Your fault. You should have known. Ferron’s a monster. A born traitor, just like his father. She had never done so much healing, working in such a frenzy that the amulet around her neck almost burned against her skin. Two of the trainee healers collapsed, their resonance shot from burnout.
It was more than a day before someone told her they hadn’t lost. The attack was not a failure but a spectacular success. The Resistance had the ports; they’d retaken most of the East Island. Battles were still raging in the south-west corner, but they expected to retake the entire island.
Even once it was confirmed, Helena still barely believed it. The injuries just kept coming.
The Resistance found prisons filled with dissidents. One of the largest buildings near the ports had been a laboratory. The Resistance brought back lorries filled with medical supplies and tools that Helena had not laid eyes on in years. Real anaesthetic and antiseptics. Cases upon cases of opium resin. Gauze and fresh bandages.
But the elation that filled the hospital as all the supplies poured in vanished as the victims from the laboratory began to arrive. Medics and nurses who’d worked unflinchingly for years had breakdowns over the victims and had to be excused.
The laboratory had not only been making chimaeras with animals. The victims arriving were nearly unrecognisable, experimented on in ways that defied reason. Bodies methodically dismembered and reassembled. There were so many.
Attempts to treat them fell to Helena. The surgeons were at a loss, and the trainees couldn’t take it. There was nothing Helena could do, either. No matter what she tried, they all died.
For their combat forces, the Retaking was over quickly. What the Undying had spent years slowly carving into, recovered in one coordinated sweep. It was regarded as a military triumph for the ages.
For the hospital it was an unending nightmare.
Reports that Morrough had returned were followed by rumours of extreme upheaval among the ranks as blame fell. Then came the counterattacks and attempts to retake the ports.
It took weeks before things finally calmed, the hospital shifts slowly resumed the normal rotation, and more trainee healers were brought in.

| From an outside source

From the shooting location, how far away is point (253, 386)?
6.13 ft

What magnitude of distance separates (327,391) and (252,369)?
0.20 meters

Crowther and Ilva somehow knew exactly who possessed the latent resonance for it, even when the girls themselves did not.
Helena was so exhausted by the end that she could barely talk for several days. As if she’d forgotten how to be human anymore.

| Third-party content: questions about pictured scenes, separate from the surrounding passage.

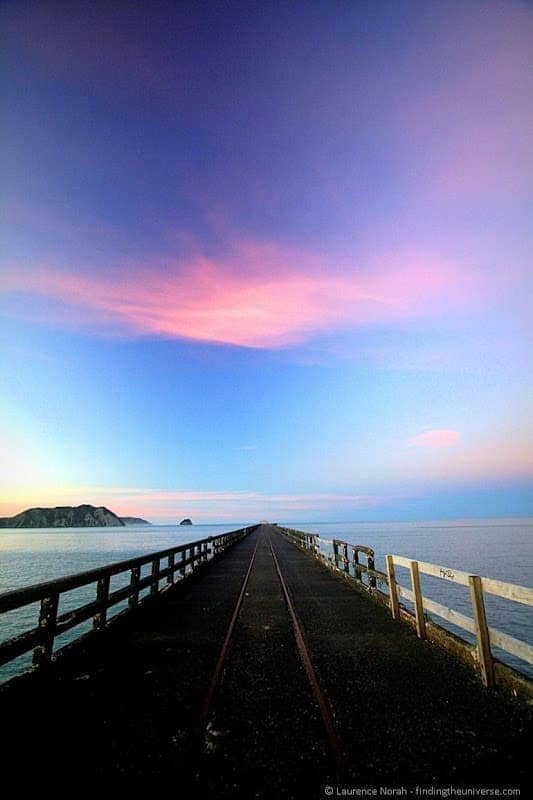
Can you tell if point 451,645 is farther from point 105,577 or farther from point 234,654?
point 105,577

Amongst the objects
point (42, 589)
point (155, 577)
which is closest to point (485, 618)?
point (42, 589)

Pace kicked her out of the hospital when she found her in the supply room, mechanically taking inventory, saying that barring an emergency Helena was not to come back for four days at least.
Helena didn’t know what to do but resume her old schedule, and so when Martiday arrived, she rose with the dawn, took her satchel, and went out of the city. The spring flooding had ebbed, and the wetlands had come into bloom.
There were flurries of insects dancing in swarms, light glistening on their wings. Sun limned the eastern stretch of the mountains, turning their ridges gold. The wind no longer rattled the dead reeds but whispered through marsh grass. The air was filled with warbling birdcalls. The wetlands were lush with new growth, brimming with life. Helena could have harvested for hours and still left plenty behind. She took only what she thought was most valuable before she washed her hands in an alga-green pond and headed to the Outpost.
She’d barely had time to think about Ferron, but she figured she should at least check and see if he’d left any messages. She’d received no instructions from Crowther since the attack.
She caught sight of him the instant the door opened. He was leaning his hip against the table. His shoulders were stooped, arms hanging limply at his sides.
“You look awful,” he said as she came through the door.
She stopped short. “You look worse.”
He gave a strained laugh. “Do I?”
She was too shocked to reply.
His face had grown gaunt, as if he’d lost almost all his remaining weight, the bones of his skull jutting starkly through his skin.
He looked—
—like a corpse.
Her heart lurched into her throat.
His skin was grey and papery, eyes sunken. His dark hair hung limp around his face. Dirty and uncombed.
He didn’t appear to have eaten, slept, or bathed in all the weeks since Helena had last seen him.
“Are you—are you a—are you dead?” she forced herself to ask. Could he be killed and then made into a lich using his own body? Was that possible?
He cracked a smile that made his lower lip split, a trickle of red blood running down his chin. It healed instantly. “You’d think that, wouldn’t you? No. Still—alive.”